Now, for a relatively small price — a second-round pick this year and either a third- or fourth-round draft pick in 2011 — Washington has brought in a top-10 QB the team can build around while it searches for its long-term future at the position. The team may even be able to recoup the lower pick by trading Campbell. With a new coaching staff coming in, Campbell would have had to learn a new system anyway, so McNabb — who has 11 years of experience in a Bill Walsh-style offense — won't be behind on the learning curve.

Ultimately, I like this trade for both teams. It doesn't make Washington a contender, but it makes the team respectable and gives fans legitimate reason for optimism. It probably makes the Eagles weaker in the short term, but it fits with the team's strategy of building for the future, which was a blueprint for sustained success throughout the last decade. This is a reasonable time for the team to start looking to the near future, rather than trying to muster an unlikely Super Bowl run in 2010.

Why the Trade is Good for Washington

* Significant upgrade at QB
* Increased fan interest in a team that went 4-12 last year
* Fresh start for new coaching staff
* Weaken a division rival at least temporarily

Why the Trade is Good for Philadelphia

* See what they've got in Kolb
* Pick up a high draft choice (37th overall)
* Part ways with a high-profile player who was sometimes a distraction
* Unload a player who probably wasn't going to be the starter much longer anyway

These are two teams that I think would both be content to finish 8-8 this season, though I wouldn't be surprised if Philadelphia is a little better than that and Washington a little worse.

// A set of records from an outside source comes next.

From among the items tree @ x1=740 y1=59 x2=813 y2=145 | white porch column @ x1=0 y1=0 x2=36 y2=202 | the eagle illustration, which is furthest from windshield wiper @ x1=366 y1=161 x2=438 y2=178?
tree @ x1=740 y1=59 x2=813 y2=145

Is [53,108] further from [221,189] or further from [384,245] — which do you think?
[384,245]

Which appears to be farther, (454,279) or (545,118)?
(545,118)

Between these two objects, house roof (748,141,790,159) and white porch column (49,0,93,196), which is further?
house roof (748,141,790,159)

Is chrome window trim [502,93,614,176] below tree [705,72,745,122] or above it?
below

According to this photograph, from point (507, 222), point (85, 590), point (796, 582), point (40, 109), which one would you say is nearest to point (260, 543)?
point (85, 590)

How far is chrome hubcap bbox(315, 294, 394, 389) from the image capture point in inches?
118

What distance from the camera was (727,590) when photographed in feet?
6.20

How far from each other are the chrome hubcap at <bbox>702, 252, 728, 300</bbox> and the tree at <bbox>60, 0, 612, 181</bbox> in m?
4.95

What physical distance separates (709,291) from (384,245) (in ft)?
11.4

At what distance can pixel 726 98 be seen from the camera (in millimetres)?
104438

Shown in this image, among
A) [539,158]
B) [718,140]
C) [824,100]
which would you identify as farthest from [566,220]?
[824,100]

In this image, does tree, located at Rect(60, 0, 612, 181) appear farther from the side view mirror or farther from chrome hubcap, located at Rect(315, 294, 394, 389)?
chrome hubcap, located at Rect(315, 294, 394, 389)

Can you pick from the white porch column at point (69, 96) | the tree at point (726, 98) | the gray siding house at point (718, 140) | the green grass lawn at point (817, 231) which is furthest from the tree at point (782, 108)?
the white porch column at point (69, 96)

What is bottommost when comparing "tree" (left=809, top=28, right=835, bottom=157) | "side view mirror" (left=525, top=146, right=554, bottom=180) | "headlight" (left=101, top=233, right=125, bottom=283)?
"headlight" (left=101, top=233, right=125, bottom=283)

It's an odd trade — Washington dealing away the future despite that it's obviously not a contender right now, and the Eagles giving up a proven franchise QB for a fraction of what Jay Cutler netted the Broncos last year — but it also makes a weird sort of sense on both sides. I think it's easiest to like this deal as a Washington fan, because of the obvious short-term benefits. McNabb is a proven winner and a good fit for the team. Philadelphia, on the other hand, seems truly committed to rebuilding, and between Kolb (the presumed starter) and Vick (an experienced backup) should be able to keep the ship afloat in the meantime. I've talked myself into it: good move for both teams.